In the end, Days Gone does not concern NERO, Sarah or the Freakers. It's about Deacon, and what he wants, that's what counts. Narrative discussions are dropped as soon as Deacon has no use for them. Copeland and Tucker matter only until Deacon arrives at a camp where stocks are better stocked. Boozer's health is only important because it's the reason for living from Deacon. Even the fascinating little details about Freakers are useless for Deacon, who cares only about Sarah – but not what Sarah wants or needs, but that her "old lady" may still be alive. Each character is seen through this lens centered on Deacon, and therefore it is two-dimensional.

Deacon is selfish and it is just boring that the game does not criticize him.
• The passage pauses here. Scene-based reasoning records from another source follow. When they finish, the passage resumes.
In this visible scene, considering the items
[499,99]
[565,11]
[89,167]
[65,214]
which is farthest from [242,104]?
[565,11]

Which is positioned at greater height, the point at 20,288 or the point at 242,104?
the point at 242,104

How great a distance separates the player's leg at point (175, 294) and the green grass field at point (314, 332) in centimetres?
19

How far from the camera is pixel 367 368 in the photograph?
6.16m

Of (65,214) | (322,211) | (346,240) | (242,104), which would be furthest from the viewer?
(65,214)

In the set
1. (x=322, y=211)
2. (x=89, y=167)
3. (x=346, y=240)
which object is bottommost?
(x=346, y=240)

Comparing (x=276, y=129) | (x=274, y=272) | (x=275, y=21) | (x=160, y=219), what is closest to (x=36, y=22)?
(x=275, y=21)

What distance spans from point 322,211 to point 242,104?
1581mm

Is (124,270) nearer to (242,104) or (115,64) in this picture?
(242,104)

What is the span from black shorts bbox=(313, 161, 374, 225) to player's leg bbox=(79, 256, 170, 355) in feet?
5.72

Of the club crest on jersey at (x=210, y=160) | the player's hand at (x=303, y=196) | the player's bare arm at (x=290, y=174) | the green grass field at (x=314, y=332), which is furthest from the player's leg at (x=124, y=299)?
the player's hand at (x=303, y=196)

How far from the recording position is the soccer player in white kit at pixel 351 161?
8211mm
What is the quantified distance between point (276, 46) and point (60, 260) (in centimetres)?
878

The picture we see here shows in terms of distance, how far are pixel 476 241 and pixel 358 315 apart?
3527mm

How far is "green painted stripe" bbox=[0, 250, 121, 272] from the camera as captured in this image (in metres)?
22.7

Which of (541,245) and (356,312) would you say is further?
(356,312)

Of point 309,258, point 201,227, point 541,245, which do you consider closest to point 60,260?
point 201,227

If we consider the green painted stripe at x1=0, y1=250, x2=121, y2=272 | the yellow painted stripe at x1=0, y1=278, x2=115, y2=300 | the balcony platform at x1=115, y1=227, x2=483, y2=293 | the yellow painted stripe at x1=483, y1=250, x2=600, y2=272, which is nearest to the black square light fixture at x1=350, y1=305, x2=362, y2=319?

Deacon does not learn anything during the game and the story is concerned above all to validate his actions and feelings. When a character asks him to kill no one in cold blood, Deacon "proves" that murder is better than pity. As Boozer approaches Deacon to learn how to let go, Deacon discovers something new about NERO and gets even closer to his hope. Deacon also has a policy that he does not kill unarmed women, which in no way affects history and is not examined at all. There is no introspection here; Deacon is selfish and it is just boring that the game does not criticize him.

I have done a lot of things in Days Gone. I burned every Freaker nest; I've cleared all the ambush camps; I maximized my bike; I've released some optional hordes just because. Like Deacon with Sarah, I continued because I was hoping to find something, follow a thread to come up with a fascinating, satisfying or percussive conclusion. But in the end, I only had leftovers.